Human 3Diffusion: Realistic Avatar Creation via Explicit 3D Consistent Diffusion Models

Yuxuan Xue, Xianghui Xie, Riccardo Marin, Gerard Pons-Moll

Abstract

Creating realistic avatars from a single RGB image is an attractive yet challenging problem. Due to its ill-posed nature, recent works leverage powerful prior from 2D diffusion models pretrained on large datasets. Although 2D diffusion models demonstrate strong generalization capability, they cannot provide multi-view shape priors with guaranteed 3D consistency. We propose Human 3Diffusion: Realistic Avatar Creation via Explicit 3D Consistent Diffusion.
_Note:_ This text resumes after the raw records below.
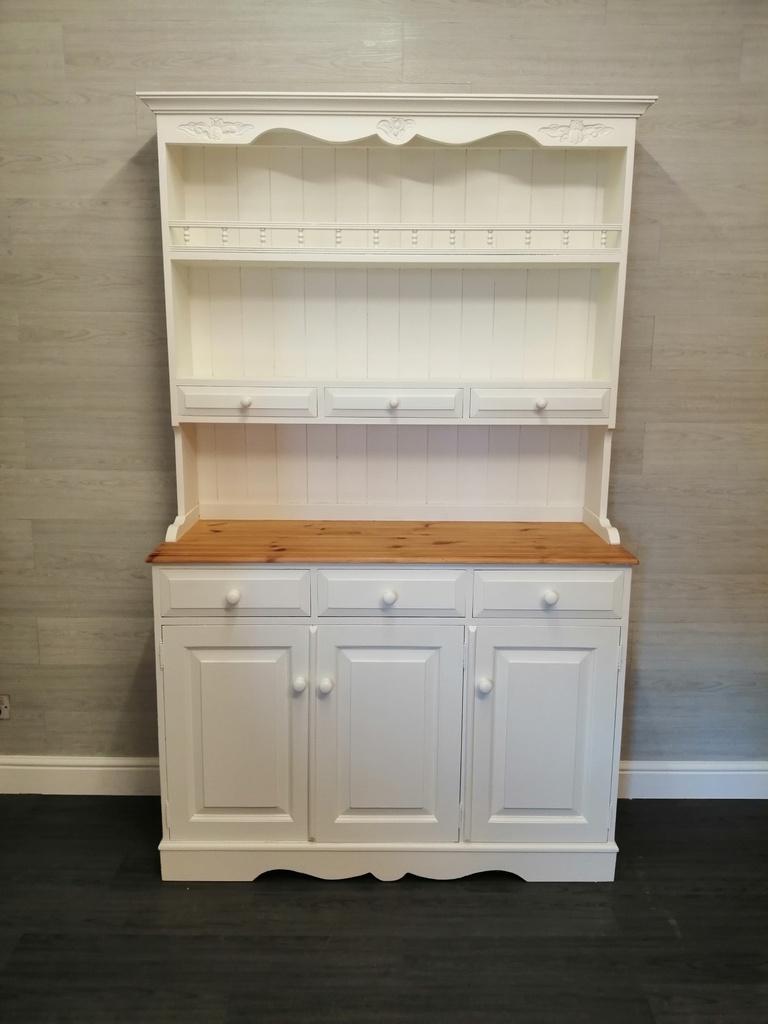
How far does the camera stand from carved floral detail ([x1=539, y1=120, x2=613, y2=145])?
1886mm

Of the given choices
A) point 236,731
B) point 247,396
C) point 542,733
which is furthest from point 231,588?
point 542,733

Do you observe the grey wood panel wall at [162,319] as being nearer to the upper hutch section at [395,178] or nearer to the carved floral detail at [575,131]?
the upper hutch section at [395,178]

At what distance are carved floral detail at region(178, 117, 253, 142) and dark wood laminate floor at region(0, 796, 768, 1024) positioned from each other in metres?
2.02

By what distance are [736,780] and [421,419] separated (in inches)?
64.5

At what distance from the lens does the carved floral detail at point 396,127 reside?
1878 millimetres

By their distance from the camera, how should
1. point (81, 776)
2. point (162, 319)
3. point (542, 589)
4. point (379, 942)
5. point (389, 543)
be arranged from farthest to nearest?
point (81, 776) < point (162, 319) < point (389, 543) < point (542, 589) < point (379, 942)

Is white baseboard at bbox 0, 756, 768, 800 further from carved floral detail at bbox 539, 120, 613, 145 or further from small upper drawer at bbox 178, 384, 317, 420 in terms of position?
carved floral detail at bbox 539, 120, 613, 145

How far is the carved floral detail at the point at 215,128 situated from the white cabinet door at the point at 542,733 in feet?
4.78

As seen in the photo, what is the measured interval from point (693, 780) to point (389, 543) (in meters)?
1.37

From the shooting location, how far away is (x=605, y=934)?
6.06 feet

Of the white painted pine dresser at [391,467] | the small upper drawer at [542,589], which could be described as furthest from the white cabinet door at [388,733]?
the small upper drawer at [542,589]

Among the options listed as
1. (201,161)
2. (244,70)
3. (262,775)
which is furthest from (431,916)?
(244,70)

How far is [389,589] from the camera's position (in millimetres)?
1896

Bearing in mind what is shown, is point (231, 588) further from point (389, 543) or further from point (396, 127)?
point (396, 127)
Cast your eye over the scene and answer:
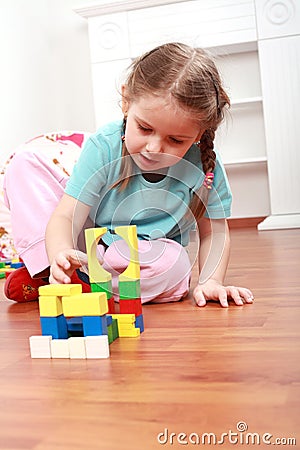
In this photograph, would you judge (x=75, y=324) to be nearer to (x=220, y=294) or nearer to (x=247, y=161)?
(x=220, y=294)

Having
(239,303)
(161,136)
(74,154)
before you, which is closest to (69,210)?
(161,136)

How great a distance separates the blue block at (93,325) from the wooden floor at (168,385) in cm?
4

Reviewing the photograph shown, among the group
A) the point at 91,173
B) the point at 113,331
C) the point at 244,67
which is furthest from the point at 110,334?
the point at 244,67

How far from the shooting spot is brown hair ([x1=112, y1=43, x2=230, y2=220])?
103 cm

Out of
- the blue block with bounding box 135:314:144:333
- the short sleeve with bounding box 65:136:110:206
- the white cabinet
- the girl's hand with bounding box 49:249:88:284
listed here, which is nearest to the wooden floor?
the blue block with bounding box 135:314:144:333

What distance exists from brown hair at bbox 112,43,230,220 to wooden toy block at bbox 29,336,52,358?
0.35 metres

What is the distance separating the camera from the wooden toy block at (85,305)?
839 mm

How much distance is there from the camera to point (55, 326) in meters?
0.87

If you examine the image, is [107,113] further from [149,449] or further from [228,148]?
[149,449]

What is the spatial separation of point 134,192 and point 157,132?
14 centimetres

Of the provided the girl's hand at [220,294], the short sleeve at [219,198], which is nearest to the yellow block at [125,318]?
the girl's hand at [220,294]

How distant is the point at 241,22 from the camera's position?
283 centimetres

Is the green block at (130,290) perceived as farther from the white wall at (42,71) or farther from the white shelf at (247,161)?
the white shelf at (247,161)

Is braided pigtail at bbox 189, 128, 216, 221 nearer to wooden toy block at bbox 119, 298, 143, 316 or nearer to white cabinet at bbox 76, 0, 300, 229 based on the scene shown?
wooden toy block at bbox 119, 298, 143, 316
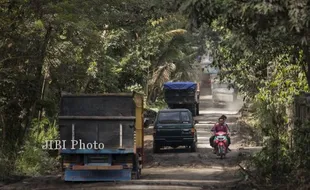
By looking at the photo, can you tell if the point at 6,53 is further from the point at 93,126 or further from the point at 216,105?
the point at 216,105

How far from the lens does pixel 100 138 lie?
1764cm

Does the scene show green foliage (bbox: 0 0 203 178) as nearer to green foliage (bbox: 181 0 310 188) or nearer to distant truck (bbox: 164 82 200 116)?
green foliage (bbox: 181 0 310 188)

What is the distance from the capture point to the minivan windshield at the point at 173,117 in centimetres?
2870

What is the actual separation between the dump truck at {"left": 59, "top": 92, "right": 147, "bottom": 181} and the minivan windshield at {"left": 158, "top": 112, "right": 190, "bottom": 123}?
10.6m

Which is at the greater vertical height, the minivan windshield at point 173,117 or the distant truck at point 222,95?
the distant truck at point 222,95

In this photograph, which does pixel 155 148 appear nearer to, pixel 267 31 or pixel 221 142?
pixel 221 142

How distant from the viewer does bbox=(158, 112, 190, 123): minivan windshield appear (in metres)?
28.7

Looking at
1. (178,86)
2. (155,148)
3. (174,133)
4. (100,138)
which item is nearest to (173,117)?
(174,133)

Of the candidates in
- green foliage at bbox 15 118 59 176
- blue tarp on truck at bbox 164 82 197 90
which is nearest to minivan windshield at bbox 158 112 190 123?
green foliage at bbox 15 118 59 176

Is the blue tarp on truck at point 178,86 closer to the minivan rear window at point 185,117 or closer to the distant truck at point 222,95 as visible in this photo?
the distant truck at point 222,95

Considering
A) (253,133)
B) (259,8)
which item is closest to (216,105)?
(253,133)

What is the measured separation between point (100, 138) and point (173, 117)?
37.9 ft

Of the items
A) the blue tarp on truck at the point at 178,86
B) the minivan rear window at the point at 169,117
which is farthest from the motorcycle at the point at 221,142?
the blue tarp on truck at the point at 178,86

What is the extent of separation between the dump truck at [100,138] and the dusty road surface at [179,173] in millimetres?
495
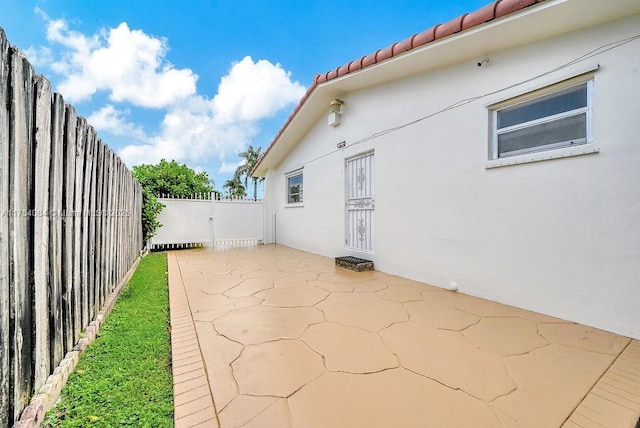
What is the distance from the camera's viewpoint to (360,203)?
621cm

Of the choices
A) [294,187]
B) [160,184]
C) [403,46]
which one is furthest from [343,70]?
[160,184]

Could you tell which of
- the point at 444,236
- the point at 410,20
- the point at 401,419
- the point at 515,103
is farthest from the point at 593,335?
the point at 410,20

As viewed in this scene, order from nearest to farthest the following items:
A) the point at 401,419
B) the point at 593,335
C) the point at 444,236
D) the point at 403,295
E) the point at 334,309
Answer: the point at 401,419, the point at 593,335, the point at 334,309, the point at 403,295, the point at 444,236

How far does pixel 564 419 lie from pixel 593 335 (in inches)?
67.5

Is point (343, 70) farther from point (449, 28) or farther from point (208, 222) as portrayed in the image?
point (208, 222)

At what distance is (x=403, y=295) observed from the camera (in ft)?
13.1

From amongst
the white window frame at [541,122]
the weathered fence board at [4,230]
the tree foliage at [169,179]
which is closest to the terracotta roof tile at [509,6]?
the white window frame at [541,122]

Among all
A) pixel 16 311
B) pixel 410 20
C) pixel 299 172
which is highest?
pixel 410 20

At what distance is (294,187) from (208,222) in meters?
3.60

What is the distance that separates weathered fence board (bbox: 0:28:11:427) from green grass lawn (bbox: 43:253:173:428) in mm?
370

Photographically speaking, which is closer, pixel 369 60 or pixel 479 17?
pixel 479 17

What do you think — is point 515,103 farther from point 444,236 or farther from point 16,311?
point 16,311

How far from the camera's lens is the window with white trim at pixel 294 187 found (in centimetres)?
943

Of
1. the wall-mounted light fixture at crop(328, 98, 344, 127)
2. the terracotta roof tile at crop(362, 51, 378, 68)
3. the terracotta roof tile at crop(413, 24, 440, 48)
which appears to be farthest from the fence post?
the terracotta roof tile at crop(413, 24, 440, 48)
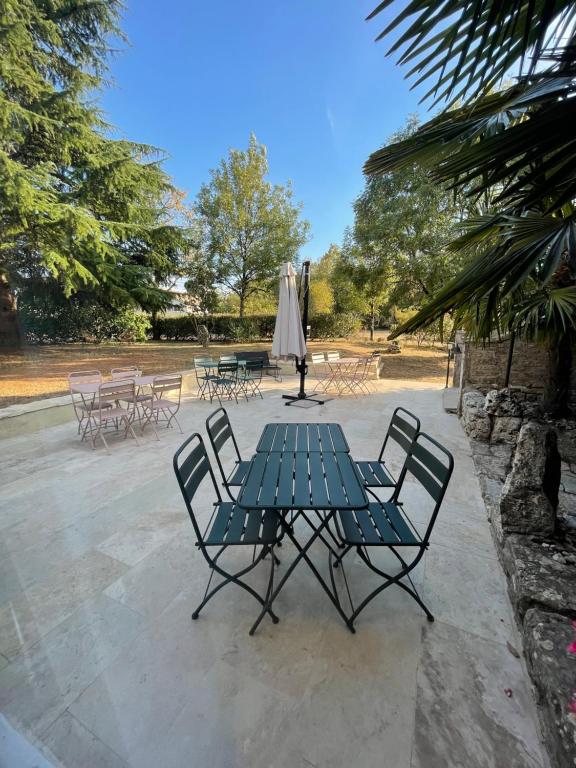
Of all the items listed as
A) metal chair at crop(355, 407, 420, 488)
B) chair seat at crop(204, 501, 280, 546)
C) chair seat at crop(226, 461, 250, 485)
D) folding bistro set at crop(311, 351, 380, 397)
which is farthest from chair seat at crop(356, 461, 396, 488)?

Our key insight is that 2D multi-view diffusion and 3D reconstruction models provide complementary information for each other, and by coupling them in a tight manner, we can fully leverage the potential of both models. We introduce a novel image-conditioned generative 3D Gaussian Splats reconstruction model that leverages the priors from 2D multi-view diffusion models, and provides an explicit 3D representation, which further guides the 2D reverse sampling process to have better 3D consistency. Our design follows: (1) multi-view 2D priors enhance generative 3D reconstruction and (2) consistency refinement of diffusion sampling trajectory via the explicit 3D representation.